His proposal provides an additional $102 million this year to the department and a $10 billion emergency funding “down payment” that could be used over the next few years to expand the availability of private care for veterans who cannot get appointments at VA hospitals and clinics, according to a summary.
Under the proposal, any other future money for patching the VA would be required to go throughout the typical budget process in Congress, which begins with a proposal from the White House and requires passage of an appropriations bill by both chambers.
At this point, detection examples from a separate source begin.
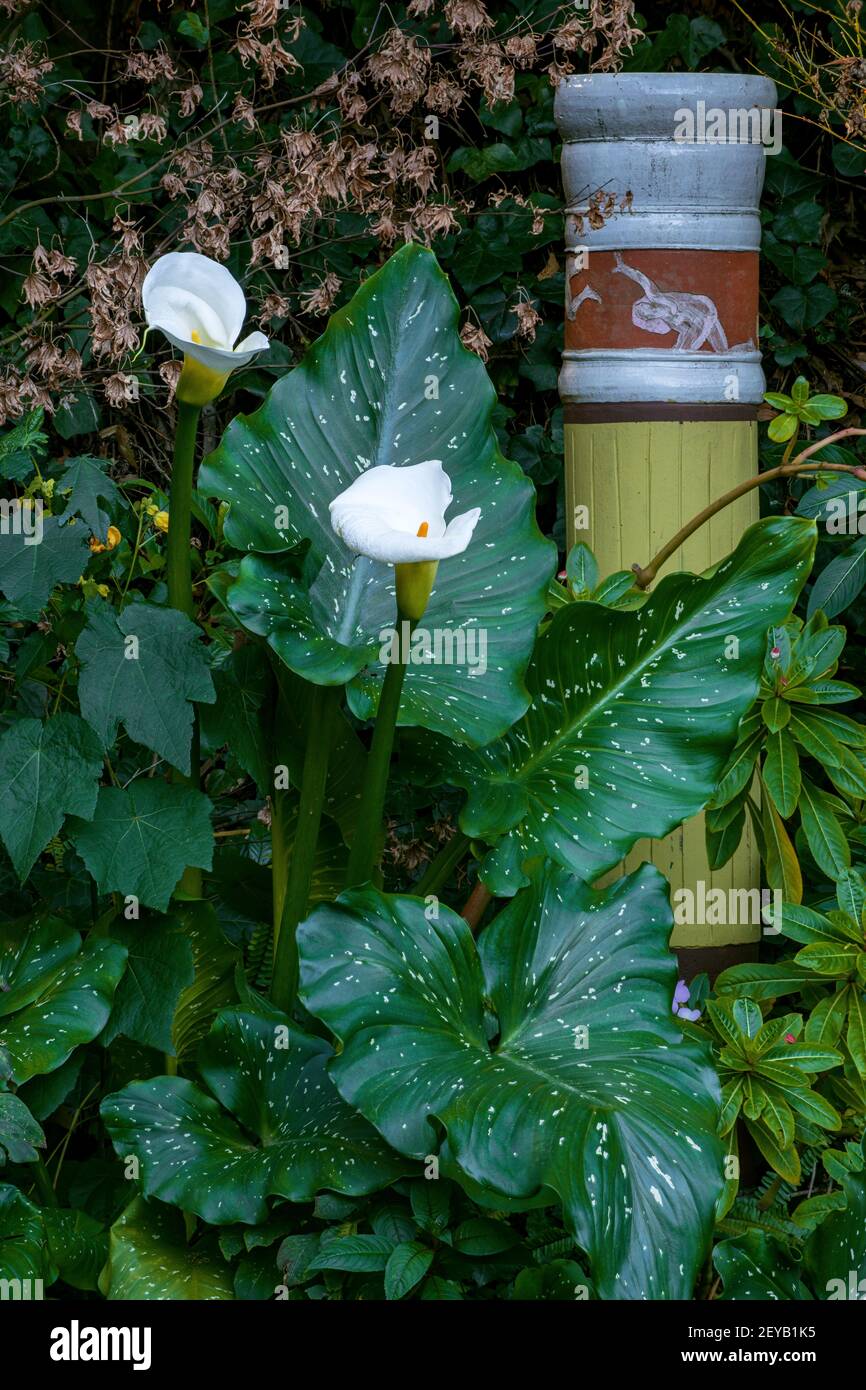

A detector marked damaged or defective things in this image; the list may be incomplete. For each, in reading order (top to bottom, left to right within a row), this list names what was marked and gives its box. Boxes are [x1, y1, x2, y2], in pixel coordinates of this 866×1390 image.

brown rust band [560, 402, 756, 424]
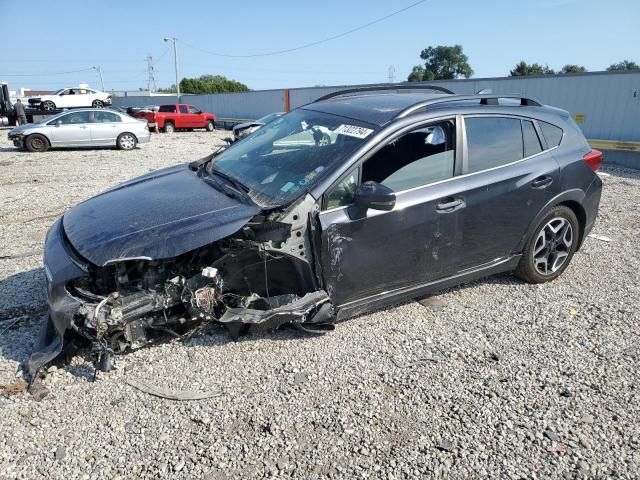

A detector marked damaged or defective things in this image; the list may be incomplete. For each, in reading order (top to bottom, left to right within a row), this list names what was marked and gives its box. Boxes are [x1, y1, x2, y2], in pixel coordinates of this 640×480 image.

crumpled hood [60, 163, 260, 264]
shattered headlight area [33, 221, 336, 382]
heavily damaged subaru crosstrek [30, 85, 604, 378]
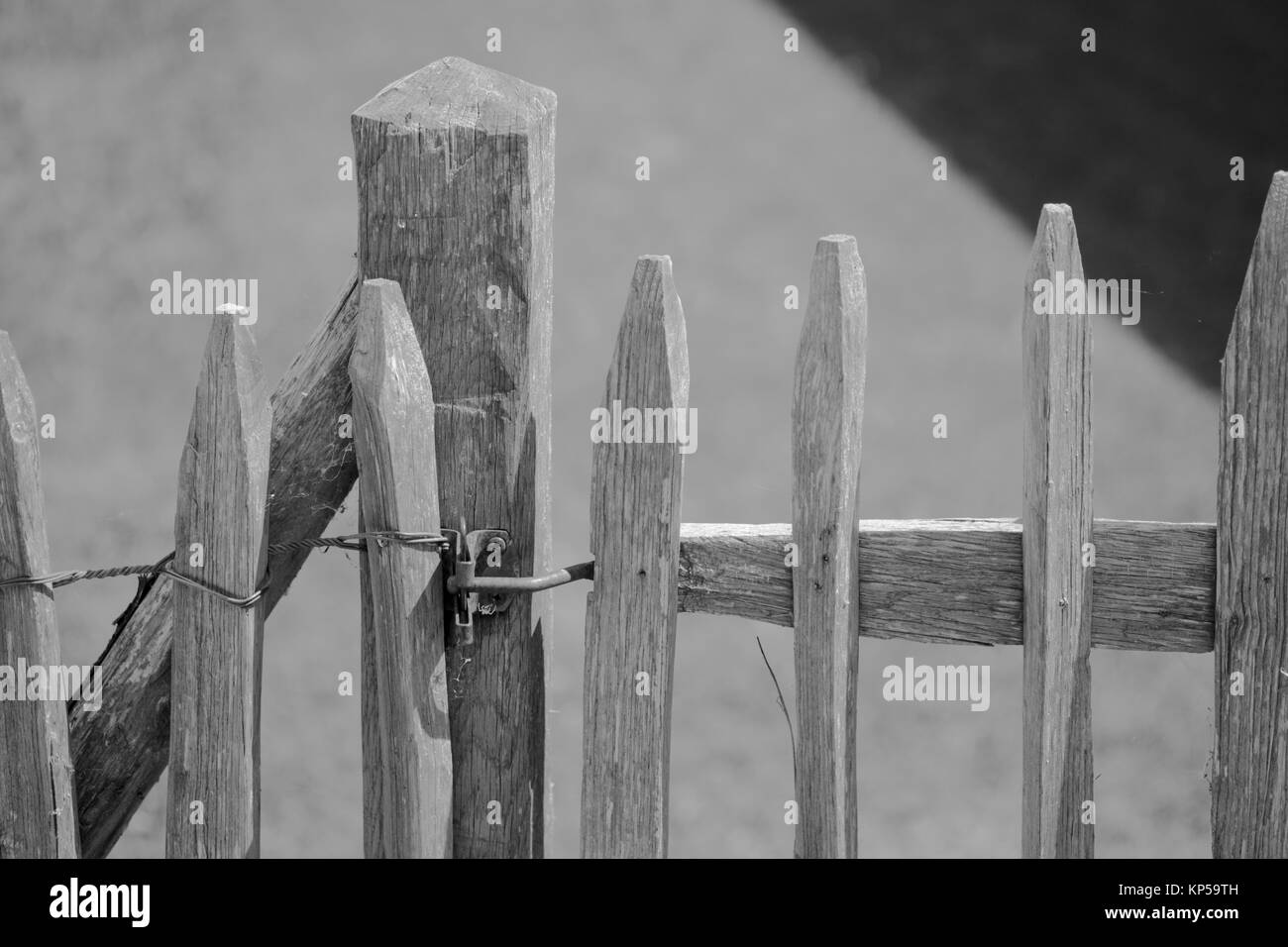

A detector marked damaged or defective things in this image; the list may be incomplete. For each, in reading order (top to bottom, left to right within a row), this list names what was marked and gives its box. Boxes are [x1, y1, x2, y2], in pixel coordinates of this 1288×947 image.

rusty metal gate latch [443, 523, 592, 641]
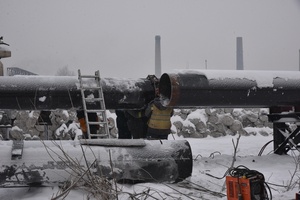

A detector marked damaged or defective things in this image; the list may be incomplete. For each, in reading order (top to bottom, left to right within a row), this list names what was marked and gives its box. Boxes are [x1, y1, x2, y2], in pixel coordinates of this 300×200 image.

corroded pipe section [0, 75, 155, 109]
corroded pipe section [159, 70, 300, 108]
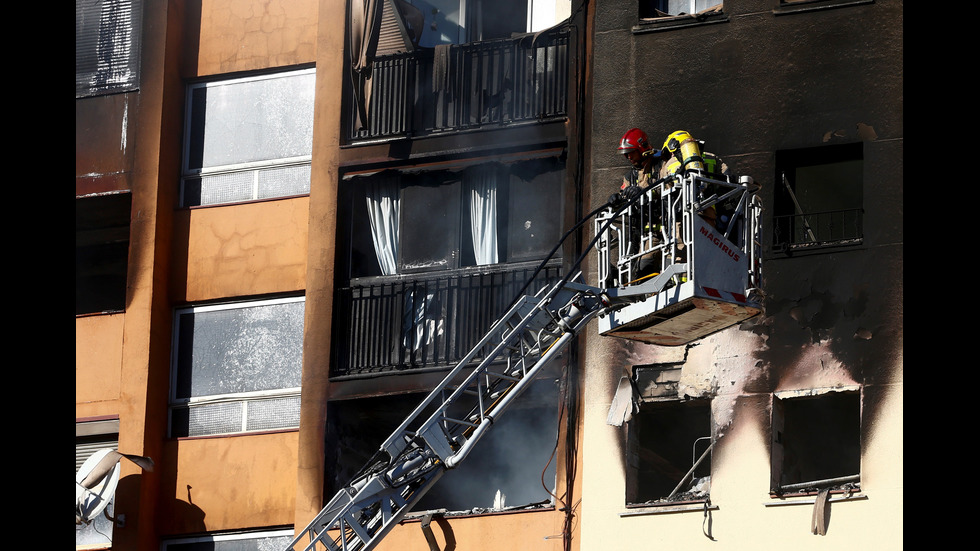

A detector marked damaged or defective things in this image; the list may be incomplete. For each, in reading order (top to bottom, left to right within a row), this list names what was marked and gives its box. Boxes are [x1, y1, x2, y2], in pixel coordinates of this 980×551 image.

fire damaged balcony [348, 27, 572, 141]
burnt window opening [75, 193, 130, 314]
burnt window opening [772, 142, 864, 254]
fire damaged balcony [332, 262, 560, 376]
burnt window opening [326, 378, 560, 516]
burnt window opening [628, 398, 712, 506]
burnt window opening [768, 390, 860, 494]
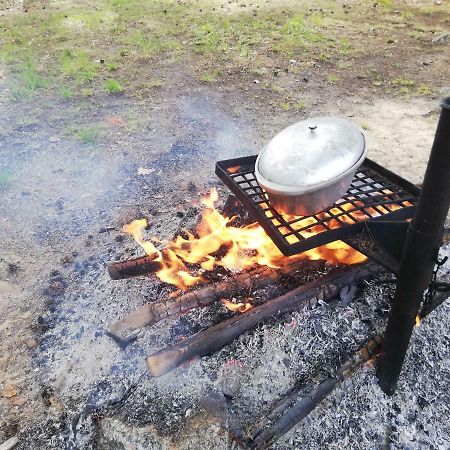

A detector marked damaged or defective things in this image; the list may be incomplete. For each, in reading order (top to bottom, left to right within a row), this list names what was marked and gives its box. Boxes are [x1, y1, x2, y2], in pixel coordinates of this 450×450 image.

rusty grate [216, 155, 420, 255]
burnt wood stick [107, 255, 160, 280]
burnt wood stick [110, 260, 326, 334]
burnt wood stick [146, 262, 378, 378]
burnt wood stick [251, 286, 448, 448]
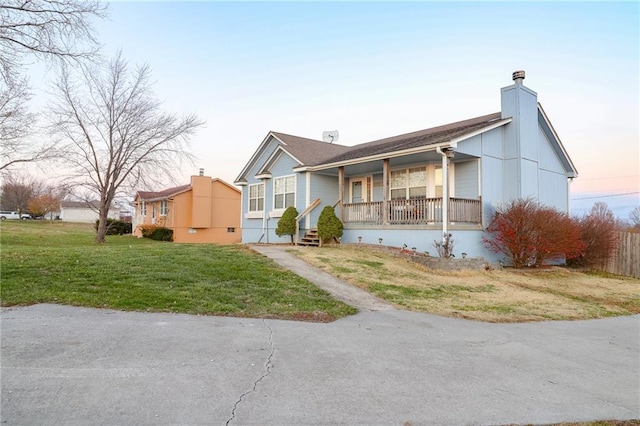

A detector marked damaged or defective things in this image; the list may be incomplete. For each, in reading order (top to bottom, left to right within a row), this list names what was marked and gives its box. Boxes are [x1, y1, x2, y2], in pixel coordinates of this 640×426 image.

crack in driveway [225, 320, 276, 426]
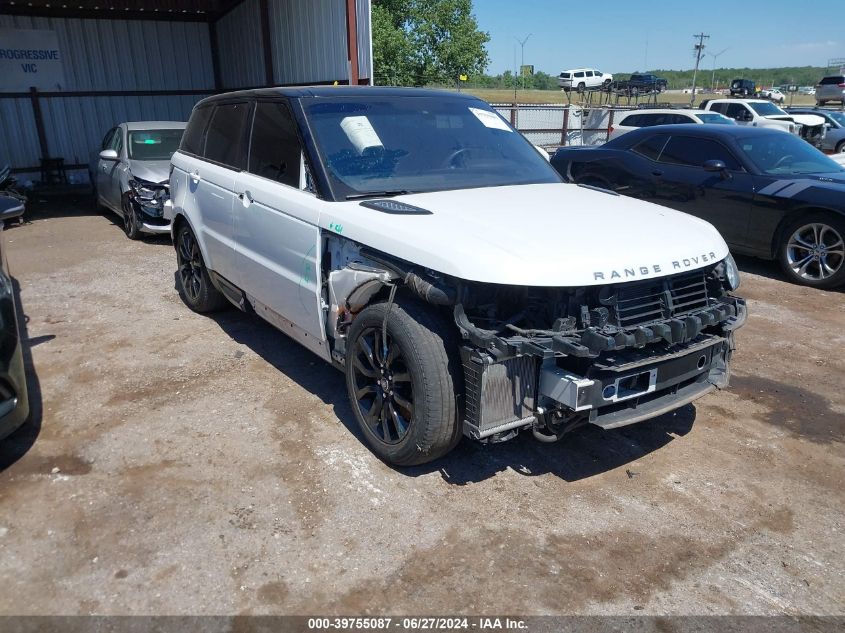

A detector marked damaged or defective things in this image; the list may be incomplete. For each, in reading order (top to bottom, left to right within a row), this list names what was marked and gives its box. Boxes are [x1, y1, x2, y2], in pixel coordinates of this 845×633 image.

damaged front end [125, 178, 171, 232]
sedan crumpled hood [127, 159, 170, 184]
sedan crumpled hood [320, 180, 728, 284]
damaged front end [324, 236, 744, 444]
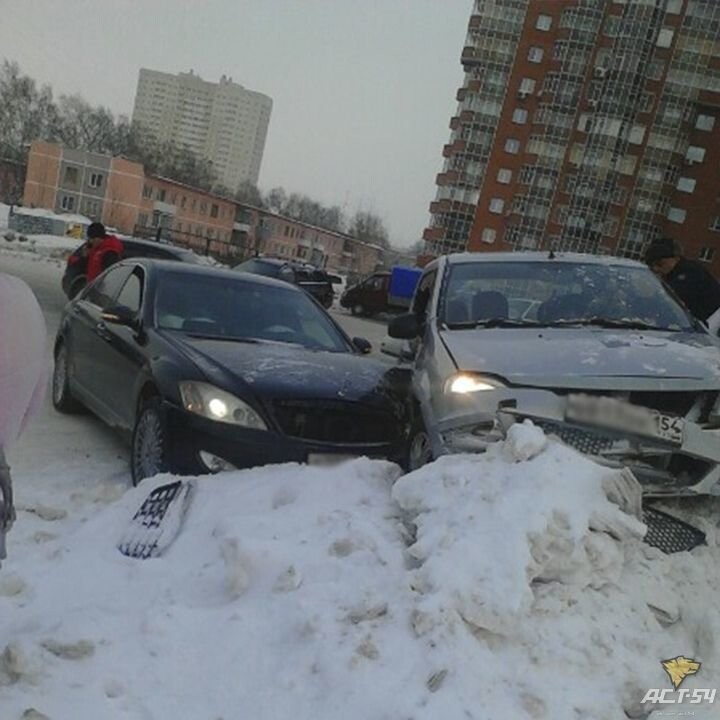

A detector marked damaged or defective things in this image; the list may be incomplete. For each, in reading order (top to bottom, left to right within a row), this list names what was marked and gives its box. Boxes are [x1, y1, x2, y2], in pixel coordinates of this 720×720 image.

crumpled hood [174, 336, 390, 402]
crumpled hood [442, 330, 720, 390]
damaged front bumper [430, 388, 720, 500]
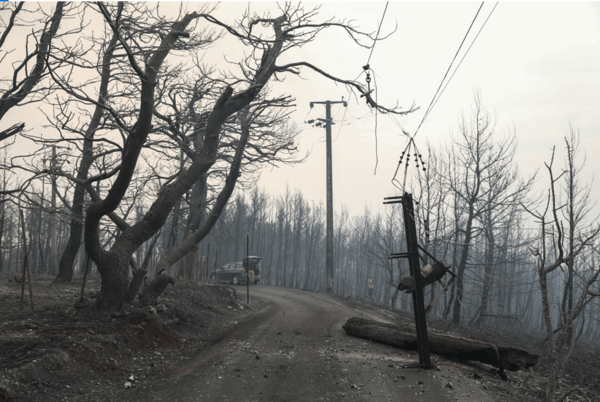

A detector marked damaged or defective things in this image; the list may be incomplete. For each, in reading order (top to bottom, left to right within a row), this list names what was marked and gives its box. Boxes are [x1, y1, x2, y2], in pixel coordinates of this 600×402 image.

broken wooden utility pole [310, 97, 346, 292]
broken wooden utility pole [384, 193, 432, 370]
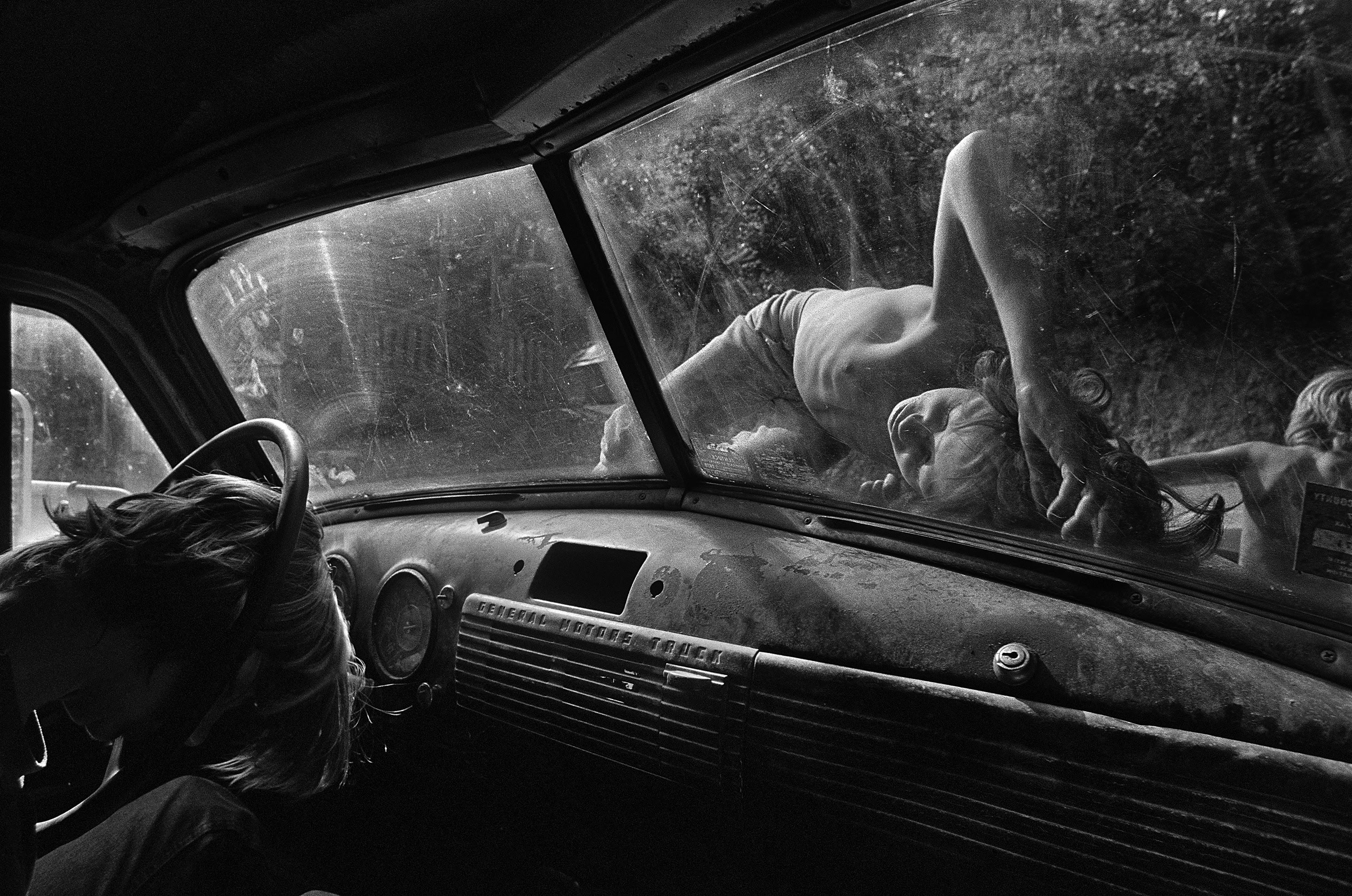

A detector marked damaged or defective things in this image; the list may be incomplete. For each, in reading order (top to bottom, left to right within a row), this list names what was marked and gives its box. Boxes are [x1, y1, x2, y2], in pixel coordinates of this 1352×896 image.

cracked windshield [186, 168, 663, 505]
cracked windshield [577, 0, 1352, 620]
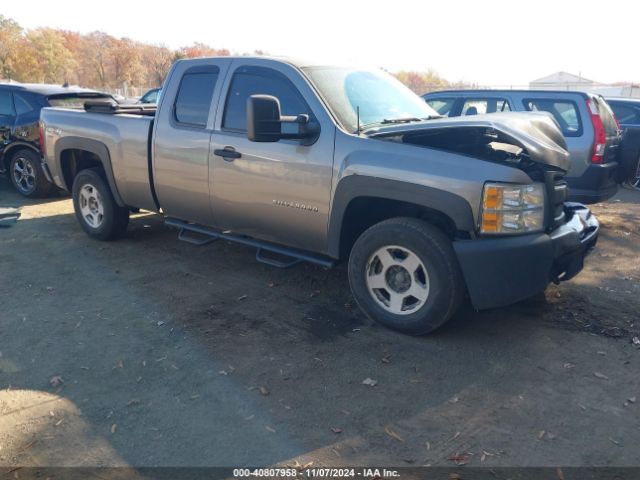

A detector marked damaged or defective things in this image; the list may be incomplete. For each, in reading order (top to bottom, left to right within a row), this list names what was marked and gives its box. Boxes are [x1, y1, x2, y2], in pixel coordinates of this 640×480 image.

bent hood [368, 112, 572, 172]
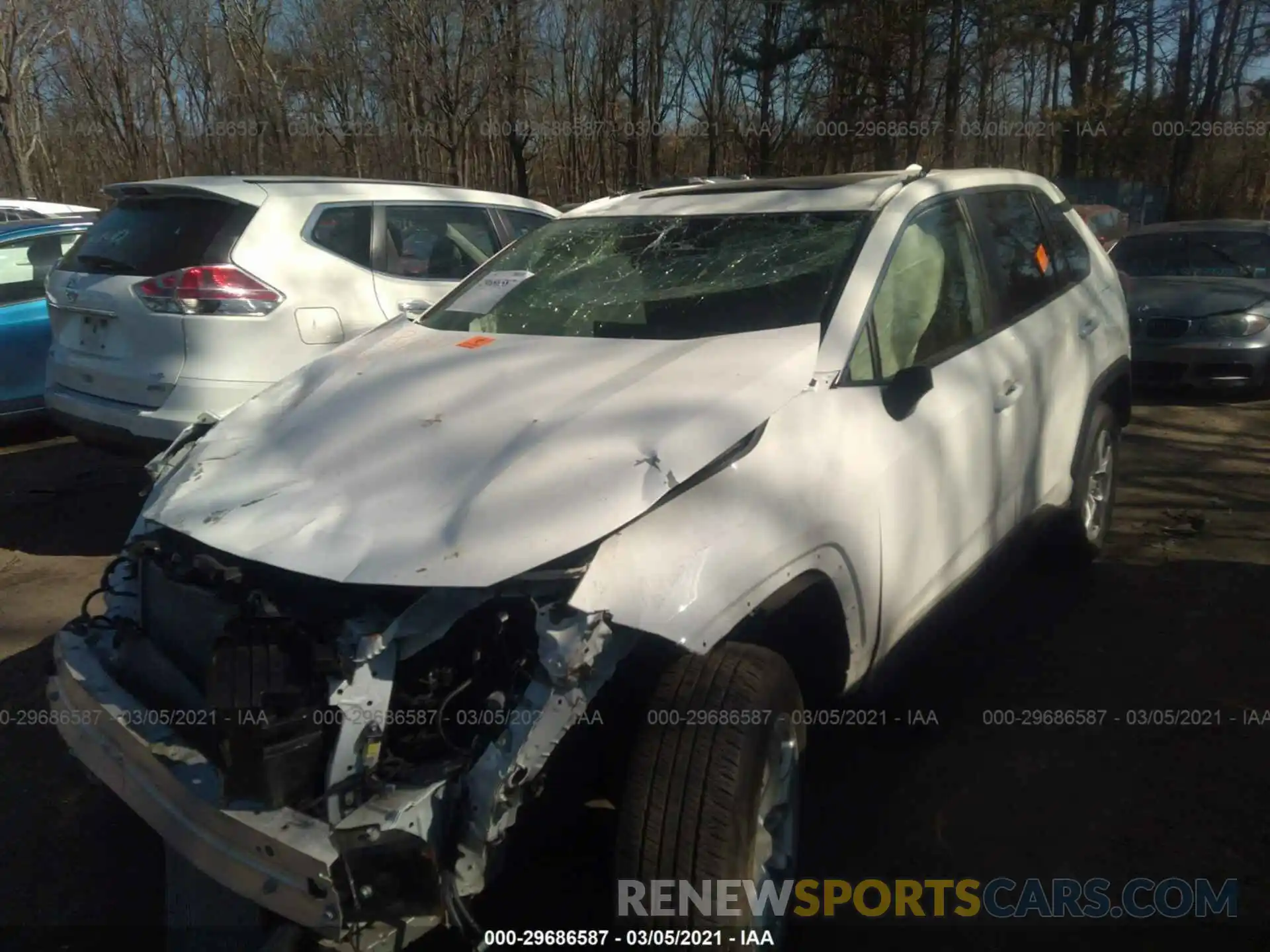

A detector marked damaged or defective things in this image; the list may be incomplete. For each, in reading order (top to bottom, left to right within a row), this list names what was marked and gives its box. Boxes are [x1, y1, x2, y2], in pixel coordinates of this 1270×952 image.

shattered windshield [421, 214, 868, 340]
crushed hood [1127, 275, 1270, 321]
crushed hood [136, 321, 812, 588]
torn metal panel [136, 327, 812, 588]
damaged white suv [47, 167, 1132, 949]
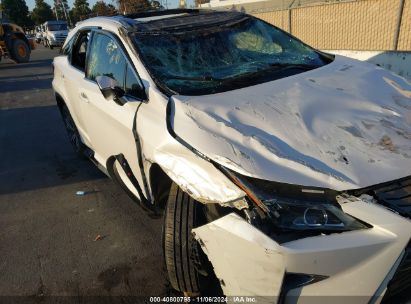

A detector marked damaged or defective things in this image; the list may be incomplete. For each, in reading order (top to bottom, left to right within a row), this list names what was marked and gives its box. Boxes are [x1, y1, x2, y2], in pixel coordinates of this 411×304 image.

crumpled hood [171, 55, 411, 190]
broken headlight [222, 166, 370, 235]
damaged front bumper [193, 198, 411, 302]
torn bumper plastic [193, 200, 411, 304]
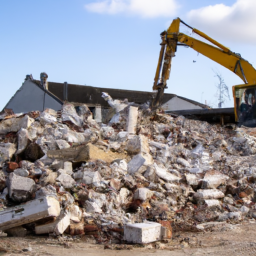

Such spending bills have regularly failed due to partisan gridlock.
Sanders called the meeting and proposal a “take-it-or-leave-it gambit” by Miller to push through his agenda and circumvent the House-Senate conference committee called last month to hammer out a compromise bill.
“We have put good faith offers on the table again and again and tried to meet the Republicans more than half way,” he said. “The good faith we have shown has not been reciprocated.”
Sanders, a moderate who says the VA is essentially working, called a hasty press conference Thursday afternoon following the moves by Miller and introduced his own reform proposal and offering a new round of talks.
“I am prepared to be here this weekend. I am prepared to be here tomorrow evening to start serious negotiations,” Sanders said.
The senator said his bill will cost $23 billion to $25 billion, and will provide hiring and recruitment of more doctors, nurses and medical staff at VA facilities. The proposal is also packed with funding for medical staff recruitment programs, in-state tuition assistance for post-9/11 veterans, expansion of survivor benefits, and sexual assault trauma treatment.
Estimates on what it will take to fix the VA vary widely.
Acting VA Secretary Sloan Gibson testified before Congress July 16 that the department needs an extra $17.6 billion in funding between now and 2017 to solve widespread issues with health care delays and staff misconduct.
The Congressional Budget Office found that the cost of reforms — especially expanding access to outside, private care for veterans — are difficult to calculate but could eventually cost up to $50 billion per year.
The VA scandal began in April at a VA hospital in Phoenix where a whistleblower doctor alleged 40 veterans may have died while languishing on a secret wait list kept by staff.
A series of audits have since proven such problems are widespread among the 1,700 hospitals and clinics that serve nearly 9 million vets each year.
In the most recent published statistics, over 636,000 veterans have been waiting over a month to get care at VA facilities.